El
balón provenía de un rebote. Lo tomé como dos metros afuera de nuestra área
grande, justo cuando ellos se habían ido en masa a rematar un córner en aquel
partido surrealista. Íbamos igualados a dos y ya estábamos en la compensación.
El empate determinaba tiempos extras y sin duda nos aventajaban en condición
física. Mis compañeros ya estaban derretidos por el cansancio. Ellos habían
dejado al zaguero y al guardameta en el fondo, y me salió de inmediato un
enemigo al que eludí con un autopase largo, ya con mi última reserva de energía.

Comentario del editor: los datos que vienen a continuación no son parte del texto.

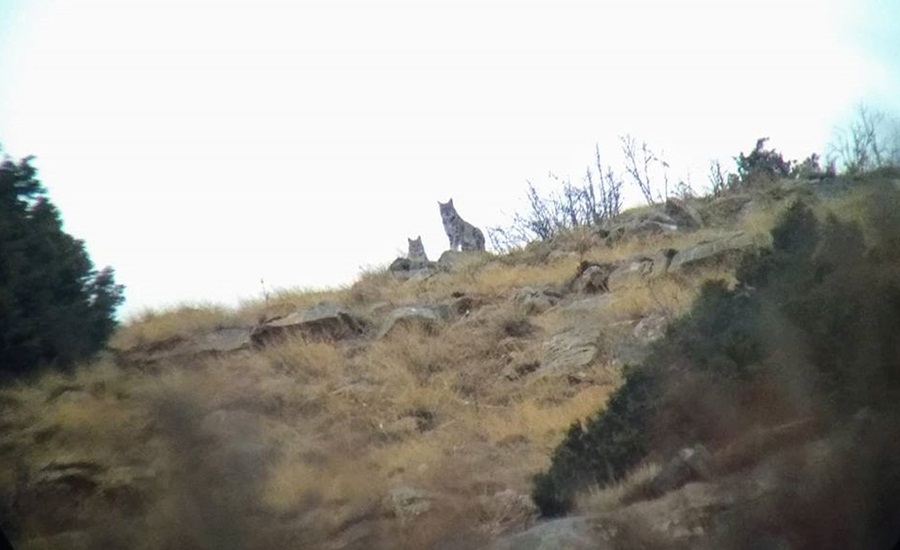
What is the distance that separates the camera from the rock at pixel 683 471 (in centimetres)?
742

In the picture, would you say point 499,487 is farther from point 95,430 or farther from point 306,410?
point 95,430

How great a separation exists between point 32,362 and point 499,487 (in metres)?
3.12

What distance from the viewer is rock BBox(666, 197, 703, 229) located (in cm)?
1120

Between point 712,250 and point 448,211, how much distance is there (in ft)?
11.9

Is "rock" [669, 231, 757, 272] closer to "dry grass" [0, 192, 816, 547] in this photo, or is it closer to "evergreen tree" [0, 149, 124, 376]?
"dry grass" [0, 192, 816, 547]

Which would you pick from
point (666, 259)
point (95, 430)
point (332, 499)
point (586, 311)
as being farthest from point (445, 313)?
point (95, 430)

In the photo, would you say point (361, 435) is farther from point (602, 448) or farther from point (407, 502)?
point (602, 448)

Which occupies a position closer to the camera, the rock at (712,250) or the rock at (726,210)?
the rock at (712,250)

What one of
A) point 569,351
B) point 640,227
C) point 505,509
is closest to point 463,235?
point 640,227

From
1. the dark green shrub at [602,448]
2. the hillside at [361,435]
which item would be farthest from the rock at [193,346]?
the dark green shrub at [602,448]

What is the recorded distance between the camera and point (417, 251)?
13695 mm

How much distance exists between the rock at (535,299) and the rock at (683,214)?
168 cm

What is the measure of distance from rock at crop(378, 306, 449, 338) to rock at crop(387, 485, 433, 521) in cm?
201

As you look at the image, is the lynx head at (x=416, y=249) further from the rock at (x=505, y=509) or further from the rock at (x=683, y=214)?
the rock at (x=505, y=509)
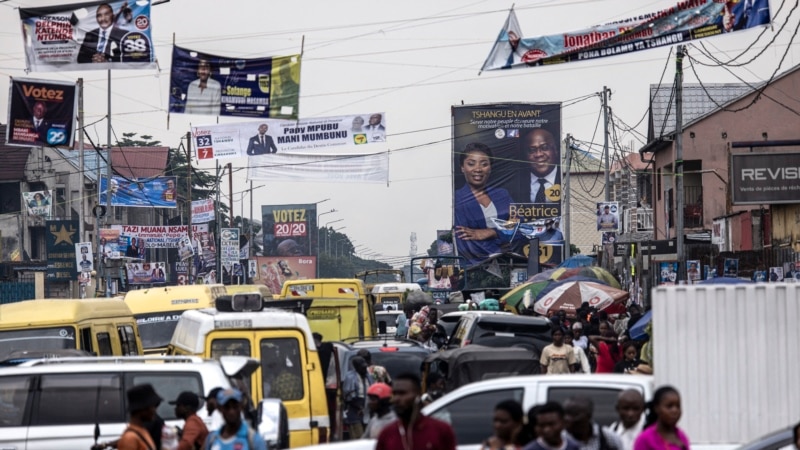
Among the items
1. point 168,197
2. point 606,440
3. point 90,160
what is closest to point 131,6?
point 606,440

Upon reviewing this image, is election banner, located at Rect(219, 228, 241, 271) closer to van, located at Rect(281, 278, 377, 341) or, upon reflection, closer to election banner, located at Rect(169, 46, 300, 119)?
election banner, located at Rect(169, 46, 300, 119)

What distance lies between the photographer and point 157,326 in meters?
23.1

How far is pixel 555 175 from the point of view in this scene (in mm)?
78188

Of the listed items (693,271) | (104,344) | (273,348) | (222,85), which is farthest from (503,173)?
(273,348)

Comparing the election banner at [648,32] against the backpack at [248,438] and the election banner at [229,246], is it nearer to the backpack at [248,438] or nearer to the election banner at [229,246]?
the backpack at [248,438]

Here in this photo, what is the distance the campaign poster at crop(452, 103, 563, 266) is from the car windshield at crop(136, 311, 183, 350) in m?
51.2

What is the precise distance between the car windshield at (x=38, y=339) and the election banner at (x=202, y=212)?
174 feet

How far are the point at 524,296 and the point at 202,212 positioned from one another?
39.9m

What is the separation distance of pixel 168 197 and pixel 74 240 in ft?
55.3

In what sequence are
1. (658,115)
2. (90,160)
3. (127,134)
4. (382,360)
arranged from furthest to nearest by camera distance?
(127,134), (90,160), (658,115), (382,360)

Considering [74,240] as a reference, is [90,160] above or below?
above

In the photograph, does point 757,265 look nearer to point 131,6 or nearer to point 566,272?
point 566,272

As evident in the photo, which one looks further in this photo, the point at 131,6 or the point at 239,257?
the point at 239,257

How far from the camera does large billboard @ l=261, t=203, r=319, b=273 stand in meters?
128
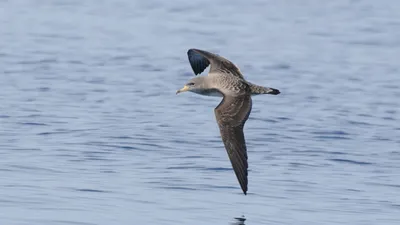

De reojo vi que su lateral, un enano velocísimo, comenzó la carrera para
alcanzarme desde el otro lado de la cancha. Avancé diez metros y con una mirada
inmediata hacia atrás noté que nadie, ninguno de los míos, me acompañaba. La
jugada se abría pues para mí solo, sin remedio. El defensa corrió unos cinco
metros hacia atrás y abrió los brazos para cuidar el quiebre por alguno de sus flancos.
Indeciso llegué casi hasta él y sólo por intuición le piqué corto el balón
hacia la izquierda. Cometió entonces un error de central primerizo: me dio la
espalda para alcanzarme por el lado hacia donde empujé el balón. Como mi trazo
fue cortito viré hacia la derecha. El defensor, perdido ya, iba corriendo en mi
dirección, de espaldas al balón y sin saber por qué punto me escurriría. Al
verme de reojo le tiré de nuevo el balón hacia su lado ciego y ahí quedó, el
pobre, hecho nudo con su propio cuerpo. Creí que el portero sería más fácil
cuando lo vi venir encarrerado a cerrar el ángulo. Para tomarlo a contramarcha
adelanté como siete metros el balón por su derecha. Pensé que yo iba pasar
limpio, pero como estábamos afuera de su área grande todavía alcanzó a echarme el
cuerpo encima para tratar de derribarme. Trastabillé, temí que el árbitro
pitara tiro libre y expulsión, pero supongo que le pareció clara la ley de la
ventaja. Toqué el césped con las dos manos, sin caer. Al recuperar mi vertical
vi que el balón se adelantó hacia la línea de meta. Sentí que podía alcanzarlo,
pegué el último sprint y llegué a tiempo para patear al arco en diagonal. No sé
de dónde, sin embargo, salió el enano lateral para obstruir el primer palo. Por
intuición, sólo por intuición, porque el futbol es así, corté hacia dentro y el
enano se estrelló en el poste. Entonces quedé solo a medio metro del arco.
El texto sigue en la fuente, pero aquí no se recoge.